After almost 25 years of service, Jenkin’s retirement from the agency is not a complete surprise. But it does come at an interesting time in his career and the overall course of the FDA.

In Dec. 2015, he expressed concerns about priority review vouchers, which obligate the FDA to perform an accelerated review. The vouchers cost hundreds of millions of dollars, but Jenkins argued that the drugs aren’t any safer, and therefore, still require a thorough review.  

Six months ago Jenkins broke ranks again, publicly questioning the application of breakthrough therapy designations. He claimed too many therapies applying for the designation offered just incremental improvements.

The third — and arguably the greatest — controversy in recent times, for Jenkins and the FDA, came with the approval Exondys 51. In Oct. 2016, Jenkin’s spoke out about the decision to approve the rare disease therapy, underscoring why it should not set a new precedent.

“Path taken by Sarepta NOT a good model for other development programs,” Jenkin’s noted in a bullet point slide (emphasis applied in original text).

Supplied records -
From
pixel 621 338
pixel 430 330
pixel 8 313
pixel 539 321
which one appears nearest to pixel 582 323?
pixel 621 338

--

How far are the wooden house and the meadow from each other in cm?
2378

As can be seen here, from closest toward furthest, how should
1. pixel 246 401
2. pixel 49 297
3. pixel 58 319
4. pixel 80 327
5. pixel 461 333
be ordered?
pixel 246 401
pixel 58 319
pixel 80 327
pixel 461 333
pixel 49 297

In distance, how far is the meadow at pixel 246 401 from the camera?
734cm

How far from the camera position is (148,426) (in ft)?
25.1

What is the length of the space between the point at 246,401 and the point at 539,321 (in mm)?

Check your understanding -
**A.** Copy the passage about Jenkins and the FDA word for word, between "Six months ago" and "in original text).", inclusive.
**B.** Continue the passage about Jenkins and the FDA from its final sentence.

Answers given -
**A.**
Six months ago Jenkins broke ranks again, publicly questioning the application of breakthrough therapy designations. He claimed too many therapies applying for the designation offered just incremental improvements.

The third — and arguably the greatest — controversy in recent times, for Jenkins and the FDA, came with the approval Exondys 51. In Oct. 2016, Jenkin’s spoke out about the decision to approve the rare disease therapy, underscoring why it should not set a new precedent.

“Path taken by Sarepta NOT a good model for other development programs,” Jenkin’s noted in a bullet point slide (emphasis applied in original text).

**B.**
Despite recent issues, Jenkins has for the most part been a stable OND director — a trait likely to be missed as it enters a period of transition.

In November, Woodcock revealed the agency has more than 700 job vacancies in its drug approval division. Hiring remains tough, as high-paying pharma jobs drain the FDA’s scientific talent pool.

As is custom, commissioner of the FDA Robert Califf is expected to hand his resignation to the incoming President Trump. The resignation could theoretically be rejected, but only one other President has allowed an existing commissioner to continue.

Woodcock is expected to take over from Jenkins on Jan. 6., serving until a new director is officially sworn in.